He thrust her at the guard so hard that she fell against the man.

Dearborne turned to go back into the carriage. He went up the steps and into the coach and slammed the door. The coach drove the way it came quickly into the London night.

“S
he’s here in London somewhere. I know she lives, I know she’s waiting for me,” Eric said. He was sitting slouched in a chair in Miles’s library. It was the first time he’d allowed himself to rest all day. He’d been coursing through London like a hound on the scent, but every direction he went in came to a dead end. He’d come back to Miles’s house to rendezvous with the others, hoping they’d had better luck. They had not.

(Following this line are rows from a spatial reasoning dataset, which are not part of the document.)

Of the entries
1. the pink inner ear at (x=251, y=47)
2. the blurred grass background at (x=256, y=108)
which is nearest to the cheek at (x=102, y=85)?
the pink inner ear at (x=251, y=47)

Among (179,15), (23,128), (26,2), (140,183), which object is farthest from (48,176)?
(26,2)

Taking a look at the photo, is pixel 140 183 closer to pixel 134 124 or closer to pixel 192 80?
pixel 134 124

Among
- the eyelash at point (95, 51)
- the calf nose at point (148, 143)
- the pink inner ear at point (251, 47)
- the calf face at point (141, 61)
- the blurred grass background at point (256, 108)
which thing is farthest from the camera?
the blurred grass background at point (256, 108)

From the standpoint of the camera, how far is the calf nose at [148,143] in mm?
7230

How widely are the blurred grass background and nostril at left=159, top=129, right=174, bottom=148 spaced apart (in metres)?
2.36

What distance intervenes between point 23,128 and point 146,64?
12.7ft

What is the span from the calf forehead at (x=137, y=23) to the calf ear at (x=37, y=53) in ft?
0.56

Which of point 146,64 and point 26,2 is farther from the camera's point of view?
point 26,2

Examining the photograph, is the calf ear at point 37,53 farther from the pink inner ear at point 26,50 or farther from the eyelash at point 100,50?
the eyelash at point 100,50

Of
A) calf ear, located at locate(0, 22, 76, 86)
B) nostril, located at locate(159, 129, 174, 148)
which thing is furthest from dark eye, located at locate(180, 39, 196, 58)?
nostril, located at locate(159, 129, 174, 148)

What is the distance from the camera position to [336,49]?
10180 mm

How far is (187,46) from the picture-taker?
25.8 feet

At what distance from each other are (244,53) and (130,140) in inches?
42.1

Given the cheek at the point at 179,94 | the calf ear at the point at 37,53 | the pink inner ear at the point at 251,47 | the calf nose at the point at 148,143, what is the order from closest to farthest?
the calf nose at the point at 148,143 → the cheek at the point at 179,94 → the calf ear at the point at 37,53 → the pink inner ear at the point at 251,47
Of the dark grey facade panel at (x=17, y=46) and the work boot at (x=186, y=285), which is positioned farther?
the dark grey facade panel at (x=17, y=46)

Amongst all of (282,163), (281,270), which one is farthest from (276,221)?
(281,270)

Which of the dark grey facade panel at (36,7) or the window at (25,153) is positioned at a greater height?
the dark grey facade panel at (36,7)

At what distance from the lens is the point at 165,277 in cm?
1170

Now Miles, Drum, and Rafe sat comparing notes with him. There was little to compare. Camille had vanished. Nell was gone too, but they didn’t worry about her, believing that she, somehow, was the reason for the disappearance.

“I know it sounds bizarre, even supernatural,”
Eric went on wearily, his long fingers rubbing his aching forehead, “but it’s as if I can feel her in my mind. She’s frightened but confident that I’ll find her. Does that make sense?”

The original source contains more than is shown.